With no crude flow, Yemen increased its imports of oil products , but al-Aidarous was reported as saying that cash problems had stopped shipments.

“The spot purchase of oil derivatives stopped as companies refused to sell, because the finance ministry and the central bank could not pay the amount required,” he said.

Yemen President Ali Abdullah Saleh was wounded on Friday when rockets struck his Sanaa place, in what officials said was an assassination attempt.

Over 200 people have been killed and thousands have fled in the past two weeks as fighting has intensified. Angry demonstrators have been demanding Saleh’s departure for five months.

l-Aidarous said he expected the first crude shipment to land in the port of Aden, home to Yemen’s 130,000 barrel per day refinery, carried by a Yemeni vessel that will load from Yanbu, on the Red Sea coast of Saudi Arabia.
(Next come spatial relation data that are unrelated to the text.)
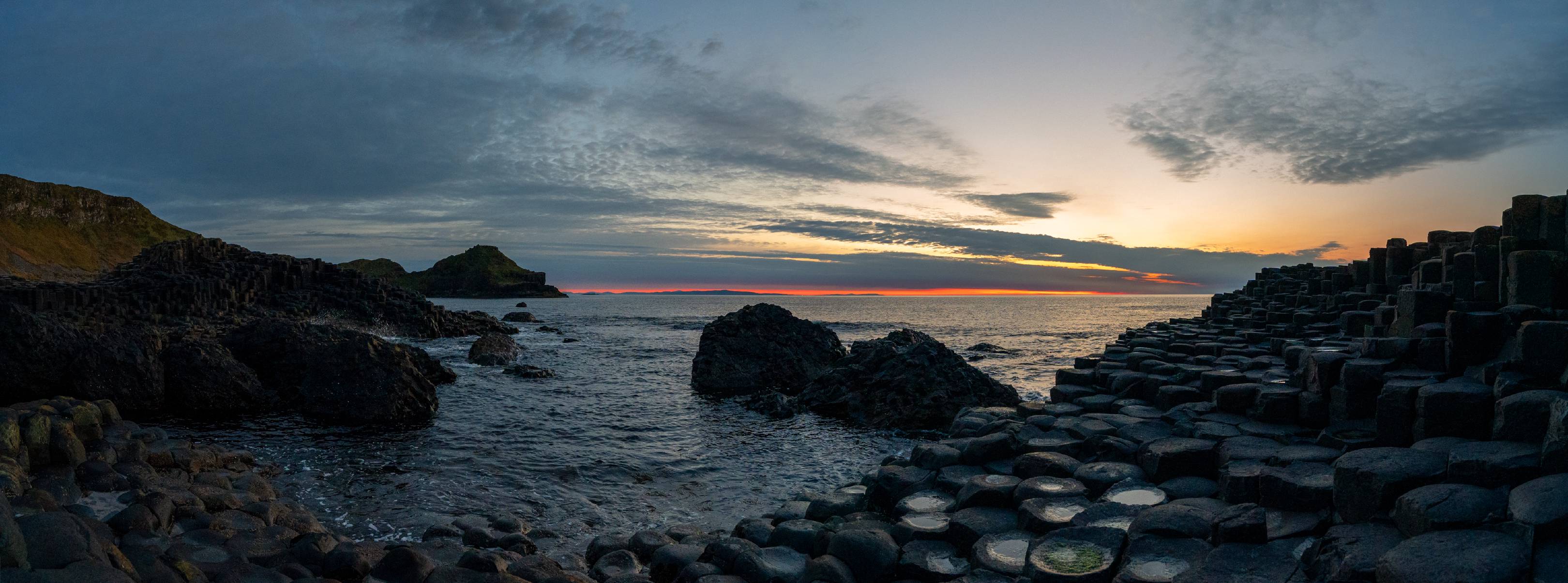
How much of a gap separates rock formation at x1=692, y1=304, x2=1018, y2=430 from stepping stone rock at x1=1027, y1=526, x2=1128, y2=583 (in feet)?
32.1

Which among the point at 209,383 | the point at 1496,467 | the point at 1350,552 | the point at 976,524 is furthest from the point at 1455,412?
the point at 209,383

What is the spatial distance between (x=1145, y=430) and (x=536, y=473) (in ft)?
29.4

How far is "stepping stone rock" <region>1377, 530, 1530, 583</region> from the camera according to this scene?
10.9 feet

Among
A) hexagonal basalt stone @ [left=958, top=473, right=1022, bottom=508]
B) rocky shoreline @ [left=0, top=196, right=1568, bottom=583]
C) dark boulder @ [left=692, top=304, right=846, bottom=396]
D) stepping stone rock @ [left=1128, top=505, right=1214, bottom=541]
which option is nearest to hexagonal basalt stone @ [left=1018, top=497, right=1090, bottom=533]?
rocky shoreline @ [left=0, top=196, right=1568, bottom=583]

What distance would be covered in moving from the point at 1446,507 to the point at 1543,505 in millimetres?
411

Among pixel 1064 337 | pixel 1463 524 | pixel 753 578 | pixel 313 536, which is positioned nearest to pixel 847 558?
pixel 753 578

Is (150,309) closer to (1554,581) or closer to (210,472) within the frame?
(210,472)

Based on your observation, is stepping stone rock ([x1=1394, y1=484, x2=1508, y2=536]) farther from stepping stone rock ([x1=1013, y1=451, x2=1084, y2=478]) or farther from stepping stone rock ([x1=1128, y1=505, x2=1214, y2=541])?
stepping stone rock ([x1=1013, y1=451, x2=1084, y2=478])

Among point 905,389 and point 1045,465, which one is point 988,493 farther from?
point 905,389

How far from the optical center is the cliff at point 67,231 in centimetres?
9825

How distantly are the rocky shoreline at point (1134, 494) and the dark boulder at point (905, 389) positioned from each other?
4.71 meters

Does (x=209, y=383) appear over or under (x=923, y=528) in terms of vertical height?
under

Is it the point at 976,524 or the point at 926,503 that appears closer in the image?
the point at 976,524

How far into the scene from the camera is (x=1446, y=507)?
395 cm
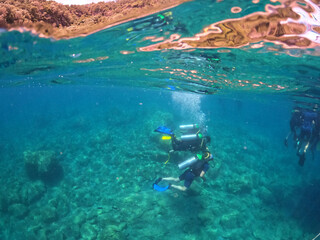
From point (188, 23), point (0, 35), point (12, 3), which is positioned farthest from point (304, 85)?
point (0, 35)

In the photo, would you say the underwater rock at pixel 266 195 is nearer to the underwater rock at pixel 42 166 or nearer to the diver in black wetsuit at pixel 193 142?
the diver in black wetsuit at pixel 193 142

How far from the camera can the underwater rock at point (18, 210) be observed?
961 centimetres

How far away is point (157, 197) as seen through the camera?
389 inches

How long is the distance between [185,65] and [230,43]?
4601 mm

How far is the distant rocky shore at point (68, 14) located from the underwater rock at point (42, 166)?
9292 mm

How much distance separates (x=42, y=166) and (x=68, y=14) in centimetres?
1075

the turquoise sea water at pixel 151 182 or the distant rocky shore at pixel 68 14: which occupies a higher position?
the distant rocky shore at pixel 68 14

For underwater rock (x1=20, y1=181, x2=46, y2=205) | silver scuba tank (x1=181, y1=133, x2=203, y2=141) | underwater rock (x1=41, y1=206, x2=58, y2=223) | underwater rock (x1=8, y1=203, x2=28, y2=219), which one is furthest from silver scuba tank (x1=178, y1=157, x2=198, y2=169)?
underwater rock (x1=20, y1=181, x2=46, y2=205)

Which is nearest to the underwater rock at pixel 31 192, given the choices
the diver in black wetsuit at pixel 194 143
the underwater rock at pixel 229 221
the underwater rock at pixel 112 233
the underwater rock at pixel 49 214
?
the underwater rock at pixel 49 214

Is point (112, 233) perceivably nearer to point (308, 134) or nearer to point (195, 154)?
point (195, 154)

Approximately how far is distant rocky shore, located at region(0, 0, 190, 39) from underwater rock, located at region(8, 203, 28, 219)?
9125 mm

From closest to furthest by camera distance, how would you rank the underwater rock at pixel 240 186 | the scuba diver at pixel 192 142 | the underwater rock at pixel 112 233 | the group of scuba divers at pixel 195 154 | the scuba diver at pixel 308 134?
the underwater rock at pixel 112 233 → the group of scuba divers at pixel 195 154 → the scuba diver at pixel 192 142 → the scuba diver at pixel 308 134 → the underwater rock at pixel 240 186

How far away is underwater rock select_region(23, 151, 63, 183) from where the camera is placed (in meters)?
12.8

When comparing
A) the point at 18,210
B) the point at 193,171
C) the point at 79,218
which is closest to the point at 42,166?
the point at 18,210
The crude will be refined at Yemeni refineries, he added.

Sources said in May that Yemen was in talks with Saudi Arabia to buy up to 2 million barrels of crude oil.

An industry source, who declined to be named, told Reuters the crude allocated would be Arab Light and could be delivered between this month and July.

Non-OPEC producer Yemen had a total crude oil output of around 260,000 bpd in 2010. Around 110,000 bpd of that is light crude, which is in short supply globally after Libyan output came to a virtual standstill due to a revolt there.